## TO BE DONE
Please retype all of the material below word for word, leaving out the pictures.

Rows taken from a spatial reasoning dataset
· · · ·
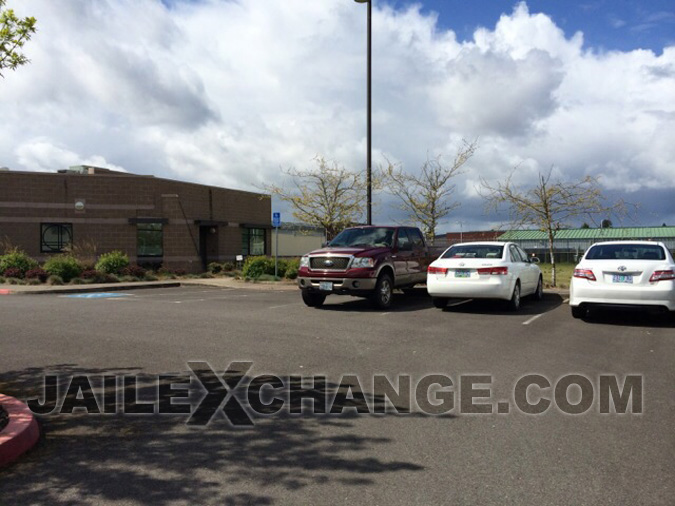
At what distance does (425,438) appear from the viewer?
4723 millimetres

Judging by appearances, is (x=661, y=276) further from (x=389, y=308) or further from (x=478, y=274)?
(x=389, y=308)

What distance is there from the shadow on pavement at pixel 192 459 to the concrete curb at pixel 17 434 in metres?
0.08

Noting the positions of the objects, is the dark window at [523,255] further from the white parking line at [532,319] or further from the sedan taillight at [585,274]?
the sedan taillight at [585,274]

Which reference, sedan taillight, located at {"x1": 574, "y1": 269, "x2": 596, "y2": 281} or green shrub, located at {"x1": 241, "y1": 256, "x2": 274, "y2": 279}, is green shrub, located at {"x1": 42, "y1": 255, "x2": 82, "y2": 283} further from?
sedan taillight, located at {"x1": 574, "y1": 269, "x2": 596, "y2": 281}

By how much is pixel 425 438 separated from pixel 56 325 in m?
8.26

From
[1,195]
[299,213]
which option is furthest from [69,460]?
[1,195]

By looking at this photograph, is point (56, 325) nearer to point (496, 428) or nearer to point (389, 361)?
point (389, 361)

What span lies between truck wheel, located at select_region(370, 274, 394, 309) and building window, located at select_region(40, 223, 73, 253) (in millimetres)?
20081

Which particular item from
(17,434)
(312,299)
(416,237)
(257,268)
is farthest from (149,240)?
(17,434)

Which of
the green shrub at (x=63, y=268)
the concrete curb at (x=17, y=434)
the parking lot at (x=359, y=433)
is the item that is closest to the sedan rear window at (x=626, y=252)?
the parking lot at (x=359, y=433)

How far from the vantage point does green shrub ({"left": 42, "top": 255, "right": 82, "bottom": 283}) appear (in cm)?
2203

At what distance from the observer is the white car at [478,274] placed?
11.9 m

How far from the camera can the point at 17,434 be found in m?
4.45

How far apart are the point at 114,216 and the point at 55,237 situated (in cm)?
290
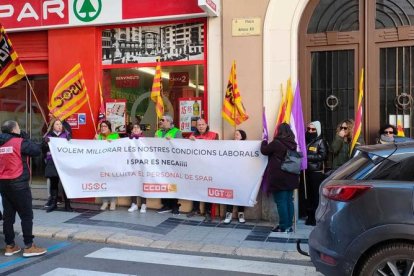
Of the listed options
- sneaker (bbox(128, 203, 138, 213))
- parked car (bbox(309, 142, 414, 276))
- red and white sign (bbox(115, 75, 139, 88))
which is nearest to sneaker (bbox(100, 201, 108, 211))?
sneaker (bbox(128, 203, 138, 213))

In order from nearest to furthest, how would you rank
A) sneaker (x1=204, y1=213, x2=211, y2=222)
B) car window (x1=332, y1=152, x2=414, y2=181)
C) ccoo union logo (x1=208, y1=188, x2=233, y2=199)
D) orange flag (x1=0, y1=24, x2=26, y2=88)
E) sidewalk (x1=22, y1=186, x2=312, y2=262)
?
car window (x1=332, y1=152, x2=414, y2=181) → sidewalk (x1=22, y1=186, x2=312, y2=262) → ccoo union logo (x1=208, y1=188, x2=233, y2=199) → sneaker (x1=204, y1=213, x2=211, y2=222) → orange flag (x1=0, y1=24, x2=26, y2=88)

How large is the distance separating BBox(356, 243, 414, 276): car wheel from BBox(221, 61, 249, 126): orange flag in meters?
4.44

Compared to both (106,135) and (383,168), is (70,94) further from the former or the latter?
(383,168)

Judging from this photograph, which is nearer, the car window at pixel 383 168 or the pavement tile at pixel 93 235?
the car window at pixel 383 168

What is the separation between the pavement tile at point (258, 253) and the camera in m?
6.32

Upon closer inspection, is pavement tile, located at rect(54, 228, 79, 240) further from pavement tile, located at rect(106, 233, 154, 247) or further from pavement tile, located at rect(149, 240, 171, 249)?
pavement tile, located at rect(149, 240, 171, 249)

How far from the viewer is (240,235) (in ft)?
24.0

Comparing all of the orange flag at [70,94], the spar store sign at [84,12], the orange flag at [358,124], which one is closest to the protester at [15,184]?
the orange flag at [70,94]

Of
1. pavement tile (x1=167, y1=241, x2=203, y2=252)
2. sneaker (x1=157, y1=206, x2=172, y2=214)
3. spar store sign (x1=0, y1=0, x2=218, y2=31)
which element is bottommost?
pavement tile (x1=167, y1=241, x2=203, y2=252)

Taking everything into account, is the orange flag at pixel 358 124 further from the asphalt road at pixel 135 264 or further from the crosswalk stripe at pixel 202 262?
→ the crosswalk stripe at pixel 202 262

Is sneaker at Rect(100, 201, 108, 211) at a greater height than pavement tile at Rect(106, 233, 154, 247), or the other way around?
sneaker at Rect(100, 201, 108, 211)

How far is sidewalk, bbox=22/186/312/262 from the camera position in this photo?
665cm

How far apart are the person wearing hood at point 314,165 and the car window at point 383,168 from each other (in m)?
3.51

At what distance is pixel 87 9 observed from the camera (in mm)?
9359
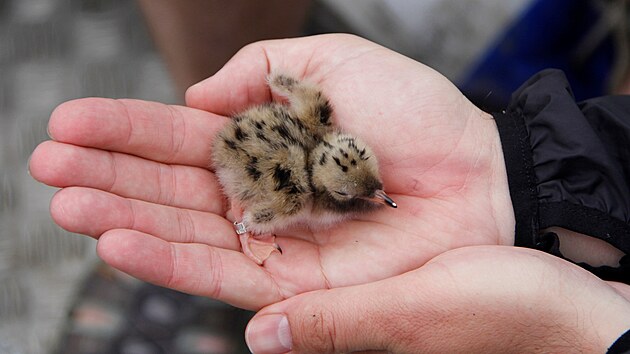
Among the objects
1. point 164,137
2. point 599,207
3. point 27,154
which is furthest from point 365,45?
point 27,154

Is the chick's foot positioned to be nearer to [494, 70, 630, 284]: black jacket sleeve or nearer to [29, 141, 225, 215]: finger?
[29, 141, 225, 215]: finger

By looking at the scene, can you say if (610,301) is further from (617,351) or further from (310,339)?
(310,339)

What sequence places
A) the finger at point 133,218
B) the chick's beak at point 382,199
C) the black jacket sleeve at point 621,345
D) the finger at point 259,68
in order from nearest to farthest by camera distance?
the black jacket sleeve at point 621,345, the finger at point 133,218, the chick's beak at point 382,199, the finger at point 259,68

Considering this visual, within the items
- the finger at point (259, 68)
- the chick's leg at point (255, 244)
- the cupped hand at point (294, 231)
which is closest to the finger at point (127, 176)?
the cupped hand at point (294, 231)

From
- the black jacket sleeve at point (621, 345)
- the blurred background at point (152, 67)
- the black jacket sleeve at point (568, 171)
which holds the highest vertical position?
the black jacket sleeve at point (568, 171)

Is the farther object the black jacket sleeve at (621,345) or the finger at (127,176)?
the finger at (127,176)

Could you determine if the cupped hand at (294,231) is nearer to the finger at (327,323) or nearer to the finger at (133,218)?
the finger at (133,218)

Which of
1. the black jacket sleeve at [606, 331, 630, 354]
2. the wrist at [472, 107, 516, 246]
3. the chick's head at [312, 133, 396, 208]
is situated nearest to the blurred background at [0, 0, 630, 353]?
the wrist at [472, 107, 516, 246]
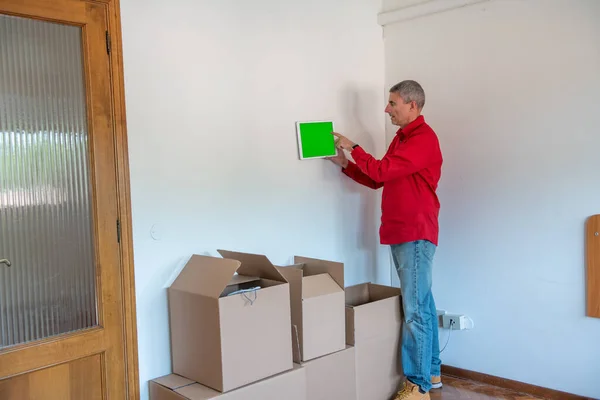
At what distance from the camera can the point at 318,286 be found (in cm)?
262

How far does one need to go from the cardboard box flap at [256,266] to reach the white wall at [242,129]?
0.15 m

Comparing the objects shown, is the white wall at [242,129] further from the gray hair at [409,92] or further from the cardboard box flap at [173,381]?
the gray hair at [409,92]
· · · ·
## CORRECT ANSWER
At what distance does (425,438) appear from the viewer?
4723 millimetres

Judging by appearances, is (x=661, y=276) further from (x=389, y=308) or further from (x=478, y=274)?
(x=389, y=308)

What distance is there from the shadow on pavement at pixel 192 459 to the concrete curb at pixel 17 434 in metres?
0.08

Noting the positions of the objects, is the dark window at [523,255] further from the white parking line at [532,319] or further from the sedan taillight at [585,274]?
the sedan taillight at [585,274]

Which reference, sedan taillight, located at {"x1": 574, "y1": 269, "x2": 596, "y2": 281} or green shrub, located at {"x1": 241, "y1": 256, "x2": 274, "y2": 279}, is green shrub, located at {"x1": 42, "y1": 255, "x2": 82, "y2": 283} further from?
sedan taillight, located at {"x1": 574, "y1": 269, "x2": 596, "y2": 281}

By how much is pixel 425 438 separated from pixel 56 325 in m?
8.26

From
[1,195]
[299,213]
which option is furthest from [69,460]?
[1,195]

By looking at this photograph, is point (56, 325) nearer to point (496, 428) or nearer to point (389, 361)?
point (389, 361)

What span lies between truck wheel, located at select_region(370, 274, 394, 309) and building window, located at select_region(40, 223, 73, 253) (in millimetres)?
20081

Which particular item from
(17,434)
(312,299)
(416,237)
(257,268)
is farthest from (149,240)?
(17,434)

Which of
the green shrub at (x=63, y=268)
the concrete curb at (x=17, y=434)
the parking lot at (x=359, y=433)
is the item that is closest to the sedan rear window at (x=626, y=252)?
the parking lot at (x=359, y=433)

How far from the vantage point does green shrub ({"left": 42, "top": 255, "right": 82, "bottom": 283}) appear (in cm)?
2203

At what distance from the observer is the white car at [478,274] placed?
11.9 m

How far from the camera can the point at 17,434 be found in m?
4.45

How far apart are the point at 114,216 and the point at 55,237 situated (in cm)?
290
Of the listed options
- sneaker (bbox(128, 203, 138, 213))
- parked car (bbox(309, 142, 414, 276))
- red and white sign (bbox(115, 75, 139, 88))
which is nearest to sneaker (bbox(100, 201, 108, 211))?
sneaker (bbox(128, 203, 138, 213))

In order from nearest to furthest, how would you rank
A) sneaker (x1=204, y1=213, x2=211, y2=222)
B) car window (x1=332, y1=152, x2=414, y2=181)
C) ccoo union logo (x1=208, y1=188, x2=233, y2=199)
D) orange flag (x1=0, y1=24, x2=26, y2=88)
E) sidewalk (x1=22, y1=186, x2=312, y2=262)
?
car window (x1=332, y1=152, x2=414, y2=181) → sidewalk (x1=22, y1=186, x2=312, y2=262) → ccoo union logo (x1=208, y1=188, x2=233, y2=199) → sneaker (x1=204, y1=213, x2=211, y2=222) → orange flag (x1=0, y1=24, x2=26, y2=88)

How large is the distance separating BBox(356, 243, 414, 276): car wheel from BBox(221, 61, 249, 126): orange flag in meters?
4.44

Compared to both (106,135) and (383,168), is (70,94) further from the former or the latter?
(383,168)

Judging from this photograph, which is nearer, the car window at pixel 383 168 or the pavement tile at pixel 93 235?
the car window at pixel 383 168

What is the separation between the pavement tile at point (258, 253) and the camera in m?
6.32

Upon closer inspection, is pavement tile, located at rect(54, 228, 79, 240) further from pavement tile, located at rect(106, 233, 154, 247) or further from pavement tile, located at rect(149, 240, 171, 249)?
pavement tile, located at rect(149, 240, 171, 249)

How far from the viewer is (240,235) (in ft)?
24.0

Comparing all of the orange flag at [70,94], the spar store sign at [84,12], the orange flag at [358,124], which one is closest to the protester at [15,184]?
the orange flag at [70,94]

Of
1. pavement tile (x1=167, y1=241, x2=203, y2=252)
2. sneaker (x1=157, y1=206, x2=172, y2=214)
3. spar store sign (x1=0, y1=0, x2=218, y2=31)
which element is bottommost?
pavement tile (x1=167, y1=241, x2=203, y2=252)

Taking everything into account, is the orange flag at pixel 358 124 further from the asphalt road at pixel 135 264 or further from the crosswalk stripe at pixel 202 262?
→ the crosswalk stripe at pixel 202 262

Is sneaker at Rect(100, 201, 108, 211) at a greater height than pavement tile at Rect(106, 233, 154, 247), or the other way around?
sneaker at Rect(100, 201, 108, 211)

How far is sidewalk, bbox=22/186/312/262 from the camera position in this photo?
665cm

How far apart are the person wearing hood at point 314,165 and the car window at point 383,168 from each other (in m)?
3.51

At what distance is pixel 87 9 observed from the camera (in mm)?
9359
Among the objects
1. point 164,137
2. point 599,207
3. point 27,154
which is furthest from point 365,45?
point 27,154

Is the chick's foot positioned to be nearer to [494, 70, 630, 284]: black jacket sleeve or nearer to [29, 141, 225, 215]: finger?
[29, 141, 225, 215]: finger

By looking at the scene, can you say if (610,301) is further from (617,351) or further from (310,339)?
(310,339)

What sequence places
A) the finger at point 133,218
B) the chick's beak at point 382,199
C) the black jacket sleeve at point 621,345
D) the finger at point 259,68
in order from nearest to farthest by camera distance?
the black jacket sleeve at point 621,345, the finger at point 133,218, the chick's beak at point 382,199, the finger at point 259,68

Considering this visual, within the items
- the finger at point (259, 68)
- the chick's leg at point (255, 244)
- the cupped hand at point (294, 231)
which is closest to the finger at point (127, 176)?
the cupped hand at point (294, 231)

From
- the black jacket sleeve at point (621, 345)
- the blurred background at point (152, 67)
- the black jacket sleeve at point (568, 171)
which holds the highest vertical position?
the black jacket sleeve at point (568, 171)

Is the farther object the black jacket sleeve at (621,345) or the finger at (127,176)?
the finger at (127,176)

Could you determine if the cupped hand at (294,231) is nearer to the finger at (327,323) or nearer to the finger at (133,218)?
the finger at (133,218)

Which of
1. the black jacket sleeve at [606, 331, 630, 354]
2. the wrist at [472, 107, 516, 246]
3. the chick's head at [312, 133, 396, 208]
is situated nearest to the blurred background at [0, 0, 630, 353]?
the wrist at [472, 107, 516, 246]
At what distance from the camera can the point at 318,286 be found (in cm)?
262

How far does one need to go from the cardboard box flap at [256,266] to reach the white wall at [242,129]?
0.15 m

Comparing the objects shown, is the white wall at [242,129] further from the gray hair at [409,92] or further from the cardboard box flap at [173,381]?
the gray hair at [409,92]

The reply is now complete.